* _EXCERPT TO READ_:
--------------------
Don’t’ look now, but Dr. Econ — that master of the malaprop, that tangled tiller of economic turnips, the clearest, coldest-eyed killer of the English language — just walked into the office of your faithful reporter and, trapped, I can only…
Dr. Econ, how have you been?
“I’ve been busy, of course, attempting to divide the bottom line of the just-gassed Banking Reform swill.”
I take it you mean ‘divine the bottom line of the just-passed Banking Reform bill.’
“Yes, yes; define the krill. At 2,300 pages there’s a lot of feeding to it.”
And your reading of it led you to what judgment: good, bad, helpful, harmful?
“All those things. I see in the Wall Street Infernal that several of my colleagues also have several opinions on what the left hand of Congress did to the right hand of bankers. Who’d have guessed anyone in either place would have known their fright from their fret?”
--------------------
* _WORK INSTRUCTIONS_:
• 1. In the Dr. Econ interview, how many pages long is the banking reform bill said to be?
• 2. How would you condense the paragraph of the Dr. Econ interview beginning "All those things" into a short bulleted list that keeps its main points?

* _DATA_:
--------------------
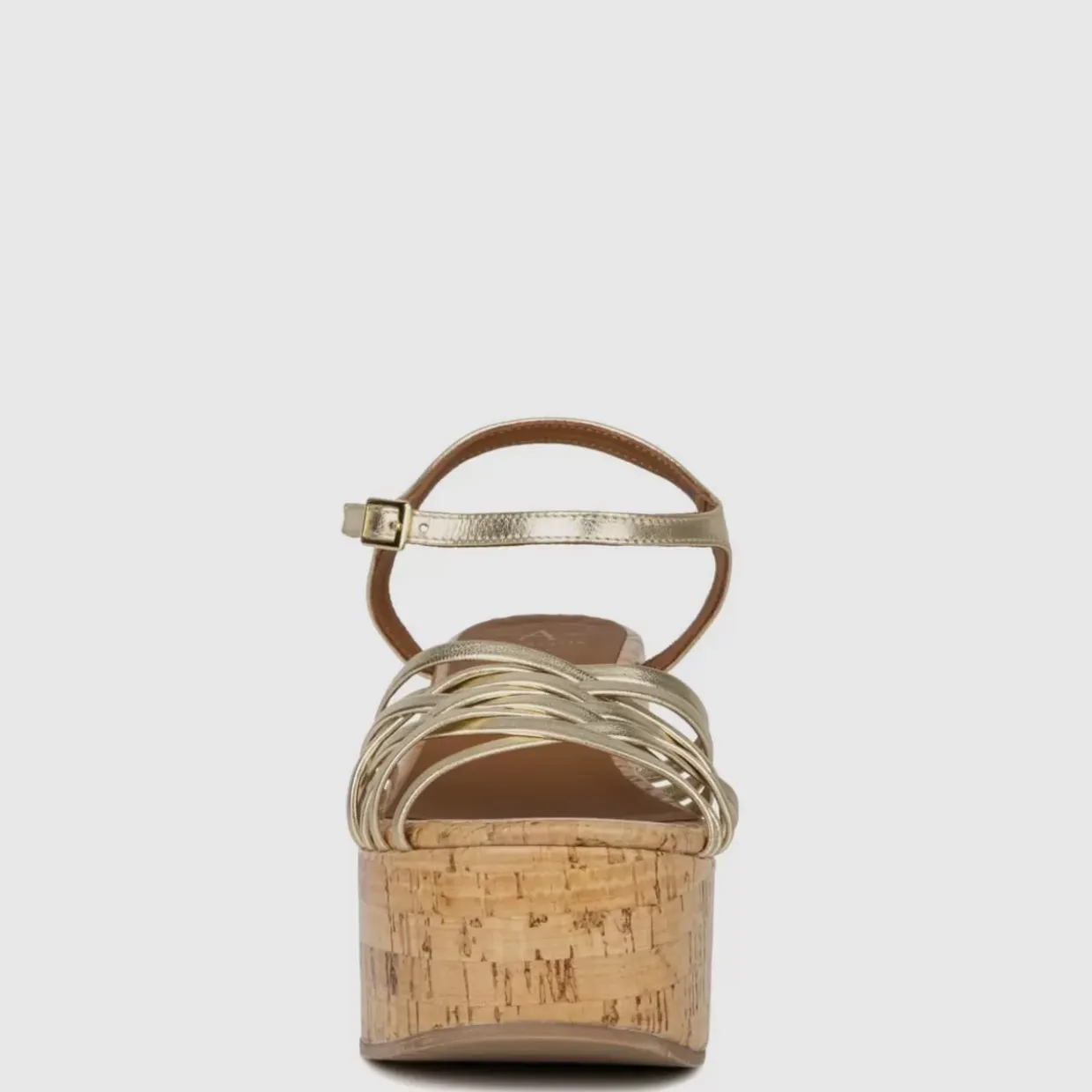 Aquatalia Elene Gold Outlet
--------------------
* _SET OF ANSWERS_:
• 1. 2,300 pages.

• 2.
- Dr. Econ judges the bill to be all those things.
- He has seen in the Wall Street Infernal that several colleagues hold several opinions on what the left hand of Congress did to the right hand of bankers.
- He wonders who would have guessed that anyone in either place knew their fright from their fret.